## WRITTEN TASK
Please rewrite the listing from the line that contains "By looking at" through the end of the listing, changing "nearest" to "closest" and leaving everything else as it is.

[Spatial question entries]
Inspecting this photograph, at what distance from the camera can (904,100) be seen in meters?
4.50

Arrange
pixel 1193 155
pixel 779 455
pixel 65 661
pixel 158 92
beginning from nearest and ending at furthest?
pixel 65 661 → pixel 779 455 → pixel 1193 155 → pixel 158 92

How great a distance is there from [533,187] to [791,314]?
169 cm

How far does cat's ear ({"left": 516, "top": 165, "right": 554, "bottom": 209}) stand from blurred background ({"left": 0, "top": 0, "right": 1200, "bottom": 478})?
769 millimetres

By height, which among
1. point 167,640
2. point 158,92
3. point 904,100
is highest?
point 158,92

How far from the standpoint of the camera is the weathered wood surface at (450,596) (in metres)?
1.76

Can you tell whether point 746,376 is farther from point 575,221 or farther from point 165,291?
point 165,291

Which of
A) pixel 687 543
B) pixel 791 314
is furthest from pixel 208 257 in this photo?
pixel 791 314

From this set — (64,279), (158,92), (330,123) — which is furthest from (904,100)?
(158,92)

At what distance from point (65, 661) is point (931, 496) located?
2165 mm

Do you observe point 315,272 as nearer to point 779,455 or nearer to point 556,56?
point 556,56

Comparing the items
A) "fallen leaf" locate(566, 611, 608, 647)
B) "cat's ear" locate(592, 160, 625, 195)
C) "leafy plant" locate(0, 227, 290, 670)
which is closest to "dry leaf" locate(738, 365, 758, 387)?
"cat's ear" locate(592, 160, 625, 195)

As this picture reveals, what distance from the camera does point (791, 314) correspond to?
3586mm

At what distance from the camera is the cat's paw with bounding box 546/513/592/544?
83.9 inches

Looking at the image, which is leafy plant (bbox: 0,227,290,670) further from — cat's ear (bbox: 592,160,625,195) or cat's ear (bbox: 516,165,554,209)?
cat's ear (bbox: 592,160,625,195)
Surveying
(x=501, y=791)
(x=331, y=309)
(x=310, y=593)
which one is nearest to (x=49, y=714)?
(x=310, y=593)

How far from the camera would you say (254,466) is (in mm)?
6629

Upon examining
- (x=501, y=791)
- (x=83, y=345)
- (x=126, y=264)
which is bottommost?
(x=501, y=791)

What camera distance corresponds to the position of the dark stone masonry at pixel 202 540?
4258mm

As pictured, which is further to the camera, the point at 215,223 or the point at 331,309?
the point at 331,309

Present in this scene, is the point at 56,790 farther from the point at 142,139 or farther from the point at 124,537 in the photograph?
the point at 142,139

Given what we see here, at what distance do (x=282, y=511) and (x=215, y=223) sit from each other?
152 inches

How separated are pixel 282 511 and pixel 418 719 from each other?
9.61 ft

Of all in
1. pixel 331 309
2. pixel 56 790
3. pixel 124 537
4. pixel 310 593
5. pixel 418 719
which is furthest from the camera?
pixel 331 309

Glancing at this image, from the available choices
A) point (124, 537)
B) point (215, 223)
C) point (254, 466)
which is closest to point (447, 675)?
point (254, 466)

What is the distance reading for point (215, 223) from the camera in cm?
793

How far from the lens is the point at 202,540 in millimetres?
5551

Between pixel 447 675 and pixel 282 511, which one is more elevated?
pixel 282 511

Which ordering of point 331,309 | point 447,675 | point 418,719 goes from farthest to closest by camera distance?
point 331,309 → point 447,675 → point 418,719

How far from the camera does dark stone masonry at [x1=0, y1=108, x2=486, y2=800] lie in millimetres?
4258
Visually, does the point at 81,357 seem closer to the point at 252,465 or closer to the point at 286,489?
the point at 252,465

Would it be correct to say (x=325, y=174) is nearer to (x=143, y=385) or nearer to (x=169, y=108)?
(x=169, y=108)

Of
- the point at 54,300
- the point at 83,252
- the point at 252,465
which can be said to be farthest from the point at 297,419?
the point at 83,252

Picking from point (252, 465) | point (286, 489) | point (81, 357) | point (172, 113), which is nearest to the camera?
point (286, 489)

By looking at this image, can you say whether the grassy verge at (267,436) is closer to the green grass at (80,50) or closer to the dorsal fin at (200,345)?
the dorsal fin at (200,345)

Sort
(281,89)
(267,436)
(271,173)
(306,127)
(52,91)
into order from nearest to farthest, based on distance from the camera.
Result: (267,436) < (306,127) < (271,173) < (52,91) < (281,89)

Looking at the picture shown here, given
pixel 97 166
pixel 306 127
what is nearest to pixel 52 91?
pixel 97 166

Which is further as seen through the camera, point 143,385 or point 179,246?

## TASK OUTPUT
By looking at this image, can you say whether the grassy verge at (267,436) is closer to the green grass at (80,50) or closer to the dorsal fin at (200,345)?
the dorsal fin at (200,345)

Sort
(281,89)
(267,436)
(271,173)
(306,127)
(52,91)
into order from closest to farthest, based on distance from the camera.
Result: (267,436) < (306,127) < (271,173) < (52,91) < (281,89)

Looking at the picture shown here, given
pixel 97 166
pixel 306 127
what is closest to pixel 52 91?
pixel 97 166

Which is further as seen through the camera, point 143,385 or point 179,246?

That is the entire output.